Expression of a Soluble TGF-β Receptor by Tumor Cells Enhances Dendritic Cell/Tumor Fusion Vaccine Efficacy

Dendritic cell (DC)-based antitumor immunotherapy is a promising cancer therapy. We have previously shown that tumor-derived TGF-β limits the efficacy of the DC/tumor fusion vaccine in mice. In the current study we investigated the effect of neutralizing tumor-derived TGF-β on the efficacy of the DC/tumor fusion vaccine. An adenovirus encoding human TGF-β receptor type II fused to the Fc region of human IgM (Adv-TGF-β-R) or a control adenovirus encoding LacZ (Adv-LacZ) was used to express a soluble form of the neutralizing TGF-β receptor (TGF-β-R). Murine breast carcinoma cells, 4T1, but not bone marrow-derived DCs, were successfully transfected with Adv-TGF-β-R (4T1+Adv-TGF-β-R) using a multiplicity of infection of 300. Immunization with irradiated 4T1+Adv-TGF-β-R tumor cells conferred enhanced antitumor immunity compared with immunization with irradiated 4T1+Adv-LacZ tumor cells. The DC/4T1+Adv-TGF-β-R fusion vaccine offered enhanced protective and therapeutic efficacy compared with the DC/4T1-Adv-LacZ fusion vaccine.

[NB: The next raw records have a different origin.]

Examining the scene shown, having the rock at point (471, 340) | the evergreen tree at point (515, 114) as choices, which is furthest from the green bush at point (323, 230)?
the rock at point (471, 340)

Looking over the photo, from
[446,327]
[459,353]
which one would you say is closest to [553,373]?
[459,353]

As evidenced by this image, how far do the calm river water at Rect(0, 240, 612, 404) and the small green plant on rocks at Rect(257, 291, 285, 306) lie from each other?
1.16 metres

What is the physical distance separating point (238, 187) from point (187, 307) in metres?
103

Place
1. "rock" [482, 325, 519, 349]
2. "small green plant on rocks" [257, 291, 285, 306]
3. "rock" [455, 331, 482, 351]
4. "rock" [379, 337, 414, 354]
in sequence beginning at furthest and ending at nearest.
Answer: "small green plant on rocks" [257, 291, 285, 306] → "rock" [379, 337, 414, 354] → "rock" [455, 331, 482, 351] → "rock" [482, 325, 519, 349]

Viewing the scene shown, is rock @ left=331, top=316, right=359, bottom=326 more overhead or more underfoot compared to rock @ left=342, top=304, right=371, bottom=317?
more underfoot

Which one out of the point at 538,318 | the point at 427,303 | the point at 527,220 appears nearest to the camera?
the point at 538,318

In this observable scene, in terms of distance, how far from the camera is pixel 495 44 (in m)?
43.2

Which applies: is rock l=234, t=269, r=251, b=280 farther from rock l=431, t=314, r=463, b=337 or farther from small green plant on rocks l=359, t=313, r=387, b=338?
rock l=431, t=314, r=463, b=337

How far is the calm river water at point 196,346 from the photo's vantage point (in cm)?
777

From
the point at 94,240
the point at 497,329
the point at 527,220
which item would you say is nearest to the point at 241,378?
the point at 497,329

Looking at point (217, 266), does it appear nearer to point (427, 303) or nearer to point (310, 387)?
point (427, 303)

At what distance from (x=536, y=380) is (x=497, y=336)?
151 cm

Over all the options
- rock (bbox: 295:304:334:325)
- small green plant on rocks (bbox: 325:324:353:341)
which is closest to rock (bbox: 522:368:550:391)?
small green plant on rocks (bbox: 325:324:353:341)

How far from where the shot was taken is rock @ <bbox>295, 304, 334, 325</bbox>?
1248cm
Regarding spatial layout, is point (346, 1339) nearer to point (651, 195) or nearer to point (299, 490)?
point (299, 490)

Because TGF-β is known to induce regulatory T cells (Tregs), we further showed that the DC/4T1+Adv-TGF-β-R fusion vaccine induced fewer CD4+CD25+Foxp3+ Tregs than the DC/4T1+Adv-LacZ fusion vaccine in vitro and in vivo. The suppressive role of splenic CD4+CD25+ Tregs isolated from mice immunized with DC/4T1+Adv-LacZ was demonstrated using a CTL killing assay. Similar enhanced therapeutic efficacy was observed in murine renal cell carcinoma, RenCa, which expresses a high level of TGF-β. We conclude that the blockade of tumor-derived TGF-β reduces Treg induction by the DC/tumor fusion vaccine and enhances antitumor immunity. This may be an effective strategy to enhance human DC-based antitumor vaccines.